**Passage for review**
The Blair Witch Projectmeets28 Days Later, Quarantine is the US remake of the Spanish horror film [REC]. It tells the story of a news reporter Angela Videl (Jennifer Carpenter) trailing a local squad of firemen when they get called to a nearby apartment complex. Unbeknownst to them, Angela and her cameraman Scott (Steve Harris) end up filming the discovery and progression of an apparent zombie outbreak, which forces the CDC and military to seal off the building, trapping everyone inside.In 2011, a sequel, Quaratine 2: Terminal, was released, that is completely unreleated to any of the [REC] movies.
Death by Pragmatism: An aggravating instance of it. Randy declares he's going back to his apartment and lock himself in. As soon as he gets off the elevator, he encounters an infected dog and runs back into the elevator. The dog follows.
Demoted to Extra: Since the cause of the virus was changed from the biological cause of demonic possession to a rabies-like rage virus for the remake, the Medeiros girl from the original film becomes a generic zombie (albeit a taller one) in this film.
Developing Doomed Characters: For the first 15-20 minutes, the movie is focused on just hanging around a fire station filming a documentary called "The Night Shift". Then the fire department is called to the apartment complex and the film shifts into gear.

**Directions for this task**
According to the passage about the film Quarantine, what is the title of the documentary being filmed at the fire station?

**Data under study**
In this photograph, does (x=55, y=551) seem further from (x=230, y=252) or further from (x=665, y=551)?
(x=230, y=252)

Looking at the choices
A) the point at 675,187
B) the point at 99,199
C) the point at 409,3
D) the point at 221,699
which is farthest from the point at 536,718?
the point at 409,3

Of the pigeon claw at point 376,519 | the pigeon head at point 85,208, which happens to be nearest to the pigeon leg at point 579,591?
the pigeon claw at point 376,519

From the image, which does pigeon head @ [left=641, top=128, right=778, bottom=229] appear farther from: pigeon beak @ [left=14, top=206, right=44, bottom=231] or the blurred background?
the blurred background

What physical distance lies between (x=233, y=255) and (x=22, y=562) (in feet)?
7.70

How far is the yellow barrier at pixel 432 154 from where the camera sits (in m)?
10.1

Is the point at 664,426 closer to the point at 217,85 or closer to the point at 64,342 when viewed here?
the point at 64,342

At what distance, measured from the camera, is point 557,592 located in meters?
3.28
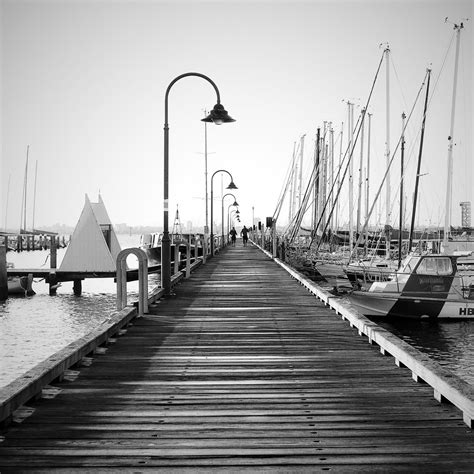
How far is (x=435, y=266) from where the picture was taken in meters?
22.8

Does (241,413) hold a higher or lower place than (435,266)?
lower

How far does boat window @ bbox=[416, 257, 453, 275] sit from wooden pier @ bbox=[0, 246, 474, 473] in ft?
45.9

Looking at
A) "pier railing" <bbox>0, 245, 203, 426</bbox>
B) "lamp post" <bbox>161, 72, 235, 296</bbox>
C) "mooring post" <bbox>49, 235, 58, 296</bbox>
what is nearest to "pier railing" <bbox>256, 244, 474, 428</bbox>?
"pier railing" <bbox>0, 245, 203, 426</bbox>

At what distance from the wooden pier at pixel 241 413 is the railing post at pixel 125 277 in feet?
4.85

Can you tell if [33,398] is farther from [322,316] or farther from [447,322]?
[447,322]

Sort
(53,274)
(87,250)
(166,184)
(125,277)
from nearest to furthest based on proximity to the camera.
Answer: (125,277), (166,184), (53,274), (87,250)

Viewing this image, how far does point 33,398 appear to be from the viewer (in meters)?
5.81

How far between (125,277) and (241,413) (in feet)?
19.2

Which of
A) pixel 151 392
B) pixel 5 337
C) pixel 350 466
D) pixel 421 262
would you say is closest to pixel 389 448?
pixel 350 466

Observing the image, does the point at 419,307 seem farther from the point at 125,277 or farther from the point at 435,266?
the point at 125,277

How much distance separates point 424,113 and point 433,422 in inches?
1084

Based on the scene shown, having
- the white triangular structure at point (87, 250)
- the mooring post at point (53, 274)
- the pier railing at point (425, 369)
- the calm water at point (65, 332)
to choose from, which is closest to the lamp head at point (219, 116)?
the pier railing at point (425, 369)

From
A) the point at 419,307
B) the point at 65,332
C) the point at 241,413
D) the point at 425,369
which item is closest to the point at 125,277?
the point at 241,413

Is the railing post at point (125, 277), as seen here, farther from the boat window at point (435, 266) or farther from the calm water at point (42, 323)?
the boat window at point (435, 266)
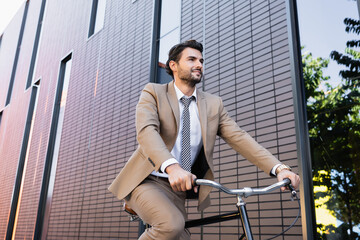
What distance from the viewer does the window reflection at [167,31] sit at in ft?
18.8

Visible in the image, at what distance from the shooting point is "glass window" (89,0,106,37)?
8.27m

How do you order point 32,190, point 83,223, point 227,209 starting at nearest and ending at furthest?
point 227,209 → point 83,223 → point 32,190

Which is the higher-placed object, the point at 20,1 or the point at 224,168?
the point at 20,1

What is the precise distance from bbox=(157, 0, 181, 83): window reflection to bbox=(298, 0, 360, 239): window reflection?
92.4 inches

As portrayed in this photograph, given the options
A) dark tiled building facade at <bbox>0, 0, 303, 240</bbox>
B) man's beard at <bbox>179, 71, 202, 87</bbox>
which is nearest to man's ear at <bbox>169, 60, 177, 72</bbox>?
man's beard at <bbox>179, 71, 202, 87</bbox>

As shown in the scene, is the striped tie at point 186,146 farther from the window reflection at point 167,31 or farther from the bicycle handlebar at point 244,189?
the window reflection at point 167,31

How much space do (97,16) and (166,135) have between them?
24.0 ft

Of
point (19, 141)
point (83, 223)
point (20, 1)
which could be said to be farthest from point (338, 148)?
point (20, 1)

**Response to the exercise**
"The Night Shift"